Copy these lines word for word, starting at the line that contains "What distance away" and going through the end of the records.

→ Data extract
--- START ---

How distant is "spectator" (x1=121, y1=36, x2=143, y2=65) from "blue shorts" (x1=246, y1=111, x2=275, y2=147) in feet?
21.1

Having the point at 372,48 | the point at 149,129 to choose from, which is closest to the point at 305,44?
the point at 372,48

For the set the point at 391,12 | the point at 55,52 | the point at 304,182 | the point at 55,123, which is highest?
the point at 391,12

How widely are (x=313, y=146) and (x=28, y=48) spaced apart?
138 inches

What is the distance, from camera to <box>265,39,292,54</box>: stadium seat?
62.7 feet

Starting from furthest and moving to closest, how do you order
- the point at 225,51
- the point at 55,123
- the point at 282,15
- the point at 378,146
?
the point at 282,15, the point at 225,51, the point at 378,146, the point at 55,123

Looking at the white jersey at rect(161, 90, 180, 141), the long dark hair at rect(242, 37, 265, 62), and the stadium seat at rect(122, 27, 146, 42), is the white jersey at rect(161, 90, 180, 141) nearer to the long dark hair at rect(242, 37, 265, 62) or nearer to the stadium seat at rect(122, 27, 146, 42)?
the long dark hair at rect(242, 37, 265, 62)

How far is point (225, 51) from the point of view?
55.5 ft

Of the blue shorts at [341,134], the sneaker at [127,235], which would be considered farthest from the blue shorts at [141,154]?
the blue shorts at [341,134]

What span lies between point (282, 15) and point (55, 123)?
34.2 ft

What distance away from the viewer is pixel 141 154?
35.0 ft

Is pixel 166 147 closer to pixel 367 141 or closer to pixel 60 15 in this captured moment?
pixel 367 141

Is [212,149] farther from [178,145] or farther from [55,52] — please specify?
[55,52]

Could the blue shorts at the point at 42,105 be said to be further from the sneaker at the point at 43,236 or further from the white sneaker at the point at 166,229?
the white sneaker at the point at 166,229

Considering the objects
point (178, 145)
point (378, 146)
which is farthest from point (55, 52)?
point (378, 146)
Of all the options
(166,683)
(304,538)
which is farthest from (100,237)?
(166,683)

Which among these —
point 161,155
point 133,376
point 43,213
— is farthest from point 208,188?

--- END ---

→ Solution to this task
What distance away from the viewer is pixel 141 154?
35.0 ft

Is pixel 166 147 closer to pixel 367 141 or closer to pixel 60 15 in this captured moment?
pixel 367 141

Is [212,149] farther from [178,145] or farther from [55,52] — please specify?
[55,52]

Could the blue shorts at the point at 42,105 be said to be further from the sneaker at the point at 43,236 or further from the white sneaker at the point at 166,229?
the white sneaker at the point at 166,229

Considering the objects
point (178, 145)
point (378, 146)
which is farthest from point (55, 52)?
point (378, 146)
Of all the options
(166,683)
(304,538)
which is farthest from (100,237)?
(166,683)

Which among these —
point 161,155
point 133,376
point 43,213
— is farthest from point 208,188?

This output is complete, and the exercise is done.